Un ejecutivo de fondos de inversión busca aquellos destinos más favorables para colocar el capital, para comprar y vender empresas, para mover el dinero, para dinamizar la economía, pero Sánchez ha convertido España en un erial. A diferencia de Estados Unidos y de la mayoría de los países desarrollados y pujantes, por ejemplo los Países Bajos -donde se marcha Ferrovial-, aquí el empresario es denostado, no goza de clase alguna de aprecio social, y, adicionalmente, es perseguido con saña a través de impuestos cada vez más arbitrarios y confiscatorios. Y es una pena, dice mi amigo, «España reúne unas condiciones óptimas para atraer inversores, emprendedores, startups y negocio en general: un clima excepcional, unas infraestructuras viarias envidiables, una red de comunicaciones potente. El problema es que nadie va finalmente allí, donde no se siente querido, ni admirado ni siquiera respetado o donde la seguridad jurídica se conculca con frecuencia dependiendo de cómo se levante ese día un presidente caprichoso, o de aquello que le parezca más rentable para captar votos.

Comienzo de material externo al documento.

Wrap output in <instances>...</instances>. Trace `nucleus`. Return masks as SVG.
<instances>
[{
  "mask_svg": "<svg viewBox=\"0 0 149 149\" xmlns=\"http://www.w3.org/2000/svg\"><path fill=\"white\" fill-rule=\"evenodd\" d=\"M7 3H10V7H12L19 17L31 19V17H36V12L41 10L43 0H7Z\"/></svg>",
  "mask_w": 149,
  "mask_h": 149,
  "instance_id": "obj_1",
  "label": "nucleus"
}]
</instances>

Otro colega, Juan Fernández Armesto, que ahora se dedica en Galicia a explotar la ganadería vacuna en medio del orvallo del que hablaba Cela, fue presidente en su día de la Comisión Nacional del Mercado de Valores. Cuando abandonó el cargo hizo un largo viaje a Bután, ese país diminuto cerca del Himalaya, donde no miden el progreso en términos de Producto Interior Bruto sino de Felicidad Interior Bruta. Pero allí la gente trabaja, quizá no con el ansia propia de los países capitalistas de acumular riqueza, pero desde luego para abandonar el eventual estado de postración o de pobreza. Son gente orgullosa en el sentido del que hablaba Pericles en su oración fúnebre a los atenienses que habían perdido la vida luchando contra Esparta: «No nos avergüenza ser pobres, pues a veces la vida no nos regala la mínima fortuna, pero nos avergüenzan aquellos que no ponen todo su empeño en abandonar su estado de postración». Pues éste es el país que ha construido Sánchez y del que al parecer se siente orgulloso: una nación de gente desactivada. Entregada al nuevo caudillo.

Pero éste, inasequible al desaliento, está convencido de su estrategia, esa que expulsa la inversión y el capital, la que obliga a las multinacionales a cambiar de sede, hasta el punto de que está totalmente persuadido, cargado de soberbia, de haber roto uno de los tabúes de la historia, aquel que enseña, basándose en la evidencia empírica, que la derecha siempre ha gestionado mejor la economía.

Pues no. Ya sabíamos que el personaje era un osado, pero nunca podría haber imaginado que quería competir en un terreno que siempre ha sido hostil a la izquierda. Y qué esgrime nuestro presidente al respecto: pues la catarata de normas que ahondarán en la indigencia de la mayoría a la que dice defender: los ERTE, la reforma laboral, la subida del salario mínimo, la reforma de las pensiones, y así todo lo que perjudicará a los parias de la tierra. «Gestionamos mejor la economía que la derecha», dijo la semana pasada. Y luego redondeó la faena con este remate propio de la casa: «Defendemos el interés general y no el particular de los de arriba». No hay duda de que por este camino, con esta exaltación anacrónica de la lucha de clases, alcanzaremos la victoria final, después de haber corrompido moralmente hasta el tuétano a la sociedad, hasta dejarla cautiva y desarmada.